Looking over my contributions to the field of song lyrics, I'm getting the feeling that pretty much any teenager who writes a journal/diary/poetry/lyrics can seem in retrospect like a pretty despondent and maladjusted loner. I don't exactly remember it that way, but I do think that teenagers, for better or worse, have a good bit of trouble turning off the immediacy of their emotions. It's everywhere, hence the Nirvana lyric, "Teenage angst has paid off well, now I'm old and gray." Or Bart Simpson's offhand remark, "Making a teenager depressed is like shooting fish in a barrel." So from 1-23-1986, I offer the following:
I've had too many chances
at too many dances
but the chances weren't right
I sat around all night

It's a sad thing to put your faith in the ceremony of the high school dance especially when you can't stand 85% of the music the DJ plays (and you can more or less guess the exact playlist for the entire year beforehand). I was the very definition of a wallflower. However, I do remember looking forward to going, if only because it was one of the few things to do in a small town on a weekend night.

I continued to write lyrics up until the early years of graduate school, at which point I ran out of spare time to sit around and play with words, and I often recorded them in a primitive way and having to sing the lyrics myself, a task I do not enjoy since my voice makes Bob Dylan, Neil Young, and Tom Waits sound like the Three Tenors (don't get me wrong: I love Bobby, Neil, and Tom).

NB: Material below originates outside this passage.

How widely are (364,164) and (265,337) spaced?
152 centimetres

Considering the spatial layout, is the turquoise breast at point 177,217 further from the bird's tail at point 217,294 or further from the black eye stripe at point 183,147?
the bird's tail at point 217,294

Which is to say that it remained an obsession and an outlet until replaced by other writings: the dissertation and this exercise I'm currently engaged in called blogging.

2 comments:

Reya Mellicker said...

What a beautiful post!

I have always loved U2, but when I look at the lyrics without the music, I feel embarrassed to admit that Bono is my secret celebrity love match.

Who can write stand-alone lyrics? Very few! Elvis Costello, Bob Dylan, Leonard Cohen. Of course there are others, probably many more contemporary musicians I've never heard of.

I would LOVE to hear your old recordings. I bet they're great, or at least better than you remember them.

mysterygirl! said...

I was too vain and destroyed a lot of old poems soon after I wrote them-- it's too bad, I think, because I would have liked to see them today. It's neat that you have this archive to return to. Post more!

And you're so right-- one of the reasons I hate writing lyrics is that they rarely sound good alone so I think they're all banal. I always try to write tight little poems and set them to music, but somehow it doesn't work the same way (for me, as someone with minimal guitar skills, at least).